Water samples taken from the home tested positive for the parasite, according to the Louisiana Department of Health and Hospitals.
The state health department has not released the child’s age or identity.
Out of what officials describe as “an abundance of caution,” St. Bernard Parish on Thursday began treating its water system with additional chlorine and flushing any potentially contaminated water from its lines. This treatment may result in changes in the smell, taste and color of the local water, the health department said, but it is still safe to drink.
While initial tests for the amoeba were negative, the health department said tests showed low levels of chlorine in some areas of the water supply.
“We are working with the parish to make sure precautionary measures are being taken while we await additional test results on samples taken from the area’s water system,” Assistant Secretary for Public Health J.T. Lane said in a statement.

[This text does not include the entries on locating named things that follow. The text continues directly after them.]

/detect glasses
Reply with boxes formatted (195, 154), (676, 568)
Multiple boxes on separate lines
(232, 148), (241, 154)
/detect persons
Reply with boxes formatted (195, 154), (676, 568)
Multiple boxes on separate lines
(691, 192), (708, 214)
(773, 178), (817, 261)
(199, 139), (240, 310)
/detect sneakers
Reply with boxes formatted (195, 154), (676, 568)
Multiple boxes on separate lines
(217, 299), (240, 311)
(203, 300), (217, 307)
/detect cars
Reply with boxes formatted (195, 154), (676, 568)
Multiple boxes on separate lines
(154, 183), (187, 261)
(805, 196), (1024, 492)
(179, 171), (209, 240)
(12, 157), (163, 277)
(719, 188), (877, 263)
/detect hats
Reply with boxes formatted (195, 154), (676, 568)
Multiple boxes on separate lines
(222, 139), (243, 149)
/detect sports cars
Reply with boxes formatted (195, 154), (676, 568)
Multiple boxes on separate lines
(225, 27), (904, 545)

The health department said the amoeba results may take up to a month to confirm.
The Mississippi boy’s death is the second widely reported loss of a child due to Naegleria fowleri in less than two weeks.

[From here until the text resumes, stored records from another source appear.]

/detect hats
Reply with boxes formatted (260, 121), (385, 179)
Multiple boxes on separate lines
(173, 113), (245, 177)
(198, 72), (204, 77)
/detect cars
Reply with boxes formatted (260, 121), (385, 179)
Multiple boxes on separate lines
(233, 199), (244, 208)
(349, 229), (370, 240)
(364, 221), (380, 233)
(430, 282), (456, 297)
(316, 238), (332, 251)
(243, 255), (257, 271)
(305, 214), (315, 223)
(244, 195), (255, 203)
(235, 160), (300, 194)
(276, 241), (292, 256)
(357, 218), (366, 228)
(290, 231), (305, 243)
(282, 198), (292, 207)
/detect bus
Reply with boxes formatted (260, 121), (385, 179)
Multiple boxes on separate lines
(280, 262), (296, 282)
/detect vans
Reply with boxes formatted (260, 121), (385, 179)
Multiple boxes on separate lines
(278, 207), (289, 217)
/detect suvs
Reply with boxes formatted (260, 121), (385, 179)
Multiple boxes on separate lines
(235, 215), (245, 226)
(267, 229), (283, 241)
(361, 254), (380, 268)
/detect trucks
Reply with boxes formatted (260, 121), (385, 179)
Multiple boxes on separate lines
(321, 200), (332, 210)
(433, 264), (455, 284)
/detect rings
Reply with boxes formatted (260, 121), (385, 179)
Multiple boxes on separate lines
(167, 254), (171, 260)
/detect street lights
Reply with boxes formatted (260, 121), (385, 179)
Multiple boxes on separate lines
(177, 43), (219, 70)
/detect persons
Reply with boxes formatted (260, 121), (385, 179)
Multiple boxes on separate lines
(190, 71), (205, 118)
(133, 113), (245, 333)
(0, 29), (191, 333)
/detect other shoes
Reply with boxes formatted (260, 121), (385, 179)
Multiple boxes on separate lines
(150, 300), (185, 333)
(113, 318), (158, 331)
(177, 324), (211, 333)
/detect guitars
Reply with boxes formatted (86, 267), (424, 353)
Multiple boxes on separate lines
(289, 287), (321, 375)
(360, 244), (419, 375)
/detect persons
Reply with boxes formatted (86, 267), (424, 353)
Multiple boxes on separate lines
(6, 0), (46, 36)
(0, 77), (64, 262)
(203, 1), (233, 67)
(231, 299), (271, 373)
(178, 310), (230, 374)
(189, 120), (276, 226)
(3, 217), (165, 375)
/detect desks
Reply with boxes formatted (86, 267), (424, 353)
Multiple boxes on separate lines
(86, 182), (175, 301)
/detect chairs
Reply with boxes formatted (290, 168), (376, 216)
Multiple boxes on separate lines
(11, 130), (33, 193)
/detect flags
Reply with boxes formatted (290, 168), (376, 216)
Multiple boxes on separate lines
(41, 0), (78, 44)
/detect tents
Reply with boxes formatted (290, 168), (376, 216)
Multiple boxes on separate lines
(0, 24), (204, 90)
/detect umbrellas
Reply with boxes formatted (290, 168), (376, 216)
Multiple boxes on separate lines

Last month, the same parasite killed Zachary Reyna, a 12-year-old from Florida. A third child, 12-year-old Kali Hardig from Arkansas, survived the infection that struck her after she contracted the amoeba in July.
Between 2001 and 2010, there were only 32 reported cases of people getting Naegleria fowleri in the United States, according to the Centers for Disease Control and Prevention. Most of the cases have been in the Southeast.
Naegleria fowleri is found in hot springs and warm freshwater, most often in the Southeastern United States. The amoeba enters the body through the nose and travels to the brain. There is no danger of infection from drinking contaminated water, the CDC said.
The first symptoms of primary amoebic meningoencephalitis appear one to seven days after infection, including headache, fever, nausea, vomiting and a stiff neck.